====== Exercise passage
Cisco AsyncOS CVE-2025-20393, a maximum-severity CVSS 10.0 zero-day vulnerability, remains unpatched three weeks after exploitation began. China-linked APT group UAT-9686 is actively deploying remote code execution malware on Cisco Secure Email Gateway appliances—devices designed to protect email infrastructure. Federal agencies face a CISA-mandated deadline today, December 24, to implement mitigations without a patch available.
CVE-2025-20393 affects all releases of Cisco AsyncOS Software powering Cisco Secure Email Gateway and Secure Email and Web Manager products. The vulnerability stems from improper input validation in the Spam Quarantine feature, allowing attackers to send unauthenticated HTTP POST requests that trigger arbitrary command execution with root privileges. Thousands of enterprise email security appliances are potentially exposed, though exploitation requires the Spam Quarantine feature to be both enabled and internet-accessible—a non-default configuration.
Cisco became aware of active exploitation on December 10 but didn’t disclose publicly until December 17. Attacks likely began in late November, giving threat actors nearly a month of access before vendor acknowledgment. As of today, no patch exists. Cisco has issued workarounds, but for a CVSS 10.0 vulnerability under active APT exploitation, “workarounds” feel inadequate.
============
(Problems and tasks)
**a)** According to the report on the Cisco AsyncOS zero-day, which feature contains the improper input validation behind CVE-2025-20393?
**b)** Reproduce word for word the part of the report on the Cisco AsyncOS zero-day that begins at the words containing "CVE-2025-20393 affects all" and stops after "internet-accessible—a non-default configuration.".
**c)** Carry the report on the Cisco AsyncOS zero-day forward from its last sentence.
====== Given material
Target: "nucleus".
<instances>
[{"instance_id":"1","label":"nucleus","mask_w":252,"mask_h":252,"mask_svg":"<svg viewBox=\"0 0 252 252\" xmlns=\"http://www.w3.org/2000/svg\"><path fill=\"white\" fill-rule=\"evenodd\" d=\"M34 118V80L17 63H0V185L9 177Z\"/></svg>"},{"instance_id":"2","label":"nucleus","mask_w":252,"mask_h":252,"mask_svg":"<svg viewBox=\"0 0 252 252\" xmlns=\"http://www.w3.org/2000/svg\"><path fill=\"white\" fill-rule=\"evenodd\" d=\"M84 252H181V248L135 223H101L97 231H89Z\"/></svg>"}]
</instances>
============
(Per-task outputs)
**a)** The Spam Quarantine feature.

**b)**
CVE-2025-20393 affects all releases of Cisco AsyncOS Software powering Cisco Secure Email Gateway and Secure Email and Web Manager products. The vulnerability stems from improper input validation in the Spam Quarantine feature, allowing attackers to send unauthenticated HTTP POST requests that trigger arbitrary command execution with root privileges. Thousands of enterprise email security appliances are potentially exposed, though exploitation requires the Spam Quarantine feature to be both enabled and internet-accessible—a non-default configuration.

**c)**
UAT-9686 Deploys Custom “Aqua” Malware Suite
The China-nexus threat actor UAT-9686 demonstrates state-sponsored sophistication through a custom malware ecosystem dubbed the “Aqua” family. AquaShell, a lightweight Python backdoor, embeds itself into existing web server files and passively listens for encoded commands via HTTP POST requests. Because it doesn’t initiate outbound connections, AquaShell evades traditional network monitoring.
AquaTunnel establishes reverse SSH connections to attacker-controlled infrastructure, bypassing firewalls and NAT to maintain persistent access. Cisco Talos notes that AquaTunnel use overlaps with known Chinese APT groups including APT41 and UNC5174. Meanwhile, AquaPurge scrubs log files of incriminating keywords, hindering forensic analysis and incident response. The attackers also deploy Chisel, an open-source HTTP tunneling tool, to proxy traffic through compromised edge devices and pivot into internal networks.
This isn’t opportunistic scanning—it’s targeted infrastructure compromise by actors with resources and motivation to maintain long-term access.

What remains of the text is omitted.